Cabe mencionar que el presente es un estudio retrospectivo y que el tamaño de la muestra es pequeño, con un porcentaje bajo de mujeres y prevalencia alta de sobrepeso. Dado el escaso número de prótesis de cada tipo, marca y tamaño, no fue posible establecer una relación de éstas con el MPP.

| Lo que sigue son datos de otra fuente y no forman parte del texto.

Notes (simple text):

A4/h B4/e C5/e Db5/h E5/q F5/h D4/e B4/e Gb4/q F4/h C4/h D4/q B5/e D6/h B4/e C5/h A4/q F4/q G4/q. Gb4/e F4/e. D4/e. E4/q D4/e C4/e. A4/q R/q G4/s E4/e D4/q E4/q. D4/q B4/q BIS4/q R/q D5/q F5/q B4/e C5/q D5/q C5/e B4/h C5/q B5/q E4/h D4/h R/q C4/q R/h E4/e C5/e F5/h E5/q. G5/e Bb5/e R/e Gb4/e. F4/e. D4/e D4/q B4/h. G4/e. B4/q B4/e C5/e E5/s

Hay que destacar que la sensibilidad y la especificidad del método comunicadas para el diagnóstico de MPP oscila entre el 54% y el 71% y el 67% y el 83%, respectivamente, con un valor predictivo positivo del 64% al 67%. Esta exactitud diagnóstica es otro factor para considerar en el resultado de este estudio.

CONCLUSIÓN

En este grupo de pacientes con alta prevalencia de sobrepeso y mismatch paciente-prótesis aórtica, la aplicación de los valores de referencia de los orificios aórticos efectivos disponibles en la literatura, indexados por la superficie corporal del paciente en el momento prequirúrgico, y el cálculo del AOE medida por eco-Doppler transtorácico en el posoperatorio alejado, mostró diferencias significativas para el diagnóstico de MPP prequirúrgico y posquirúrgico. En futuros estudios es necesaria la inclusión de un grupo poblacional mayor que confirme estos hallazgos, así como la revisión del método de cálculo del área valvular, por ejemplo, el área del tracto de salida del ventrículo izquierdo.

Agradecimientos

Agradecemos la colaboración del Licenciado en Enfermería Javier Quiroga.

Declaración de conflicto de intereses
Ninguno de los autores presenta conflicto de intereses.